-- BEGIN EXTRACTED INFORMATION --

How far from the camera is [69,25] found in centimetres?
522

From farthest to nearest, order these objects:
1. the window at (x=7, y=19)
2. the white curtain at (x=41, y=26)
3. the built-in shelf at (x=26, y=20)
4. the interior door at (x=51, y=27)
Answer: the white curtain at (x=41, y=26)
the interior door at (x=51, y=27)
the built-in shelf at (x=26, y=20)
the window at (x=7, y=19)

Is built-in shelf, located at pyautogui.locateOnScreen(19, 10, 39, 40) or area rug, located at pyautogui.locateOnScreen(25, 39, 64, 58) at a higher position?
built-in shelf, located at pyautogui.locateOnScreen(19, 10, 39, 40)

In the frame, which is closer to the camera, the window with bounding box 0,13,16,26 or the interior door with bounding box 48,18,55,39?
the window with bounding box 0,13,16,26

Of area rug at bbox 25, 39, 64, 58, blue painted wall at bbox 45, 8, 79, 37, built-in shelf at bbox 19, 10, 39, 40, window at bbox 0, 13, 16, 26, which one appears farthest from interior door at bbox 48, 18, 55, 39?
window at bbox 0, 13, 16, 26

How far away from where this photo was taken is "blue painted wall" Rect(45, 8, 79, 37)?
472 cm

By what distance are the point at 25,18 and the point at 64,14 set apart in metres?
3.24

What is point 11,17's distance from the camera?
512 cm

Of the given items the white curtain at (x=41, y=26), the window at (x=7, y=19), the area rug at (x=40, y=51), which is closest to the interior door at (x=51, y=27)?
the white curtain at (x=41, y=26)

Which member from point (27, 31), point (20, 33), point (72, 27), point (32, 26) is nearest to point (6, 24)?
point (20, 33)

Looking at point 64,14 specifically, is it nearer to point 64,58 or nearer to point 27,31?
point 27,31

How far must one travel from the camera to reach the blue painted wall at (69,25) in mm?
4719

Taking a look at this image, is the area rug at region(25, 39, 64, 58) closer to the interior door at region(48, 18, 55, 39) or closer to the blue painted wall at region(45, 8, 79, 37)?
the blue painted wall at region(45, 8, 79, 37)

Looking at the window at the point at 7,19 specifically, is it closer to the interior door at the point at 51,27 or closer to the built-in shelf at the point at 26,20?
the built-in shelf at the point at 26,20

-- END EXTRACTED INFORMATION --

# WHAT THE TASK ASKS
Reproduce the data in its entirety, matching each character.

# RESULT
How far from the camera is [69,25] found in centimetres?
522

From farthest to nearest, order these objects:
1. the window at (x=7, y=19)
2. the white curtain at (x=41, y=26)
3. the built-in shelf at (x=26, y=20)
4. the interior door at (x=51, y=27)
Answer: the white curtain at (x=41, y=26)
the interior door at (x=51, y=27)
the built-in shelf at (x=26, y=20)
the window at (x=7, y=19)

Is built-in shelf, located at pyautogui.locateOnScreen(19, 10, 39, 40) or area rug, located at pyautogui.locateOnScreen(25, 39, 64, 58) at a higher position?
built-in shelf, located at pyautogui.locateOnScreen(19, 10, 39, 40)

In the frame, which is closer to the camera, the window with bounding box 0,13,16,26 or the interior door with bounding box 48,18,55,39?
the window with bounding box 0,13,16,26

Of area rug at bbox 25, 39, 64, 58, blue painted wall at bbox 45, 8, 79, 37, built-in shelf at bbox 19, 10, 39, 40, window at bbox 0, 13, 16, 26, which one appears farthest from interior door at bbox 48, 18, 55, 39?
window at bbox 0, 13, 16, 26

How far away from where this photo was taken is "blue painted wall" Rect(45, 8, 79, 37)?
472 cm

By what distance are the point at 25,18 and the point at 64,14 set apart in metres?
3.24

What is point 11,17's distance from the camera?
512 cm

Of the given items the white curtain at (x=41, y=26), the window at (x=7, y=19), the area rug at (x=40, y=51), which is closest to the interior door at (x=51, y=27)?
the white curtain at (x=41, y=26)

Which member from point (27, 31), point (20, 33), point (72, 27), point (32, 26) is nearest to point (6, 24)?
point (20, 33)

Looking at point 64,14 specifically, is it nearer to point 64,58 or nearer to point 27,31?
point 27,31

How far must one travel from the camera to reach the blue painted wall at (69,25) in mm?
4719

Taking a look at this image, is the area rug at region(25, 39, 64, 58) closer to the interior door at region(48, 18, 55, 39) or closer to the blue painted wall at region(45, 8, 79, 37)?
the blue painted wall at region(45, 8, 79, 37)

Looking at the window at the point at 7,19 specifically, is it closer to the interior door at the point at 51,27 or closer to the built-in shelf at the point at 26,20?
the built-in shelf at the point at 26,20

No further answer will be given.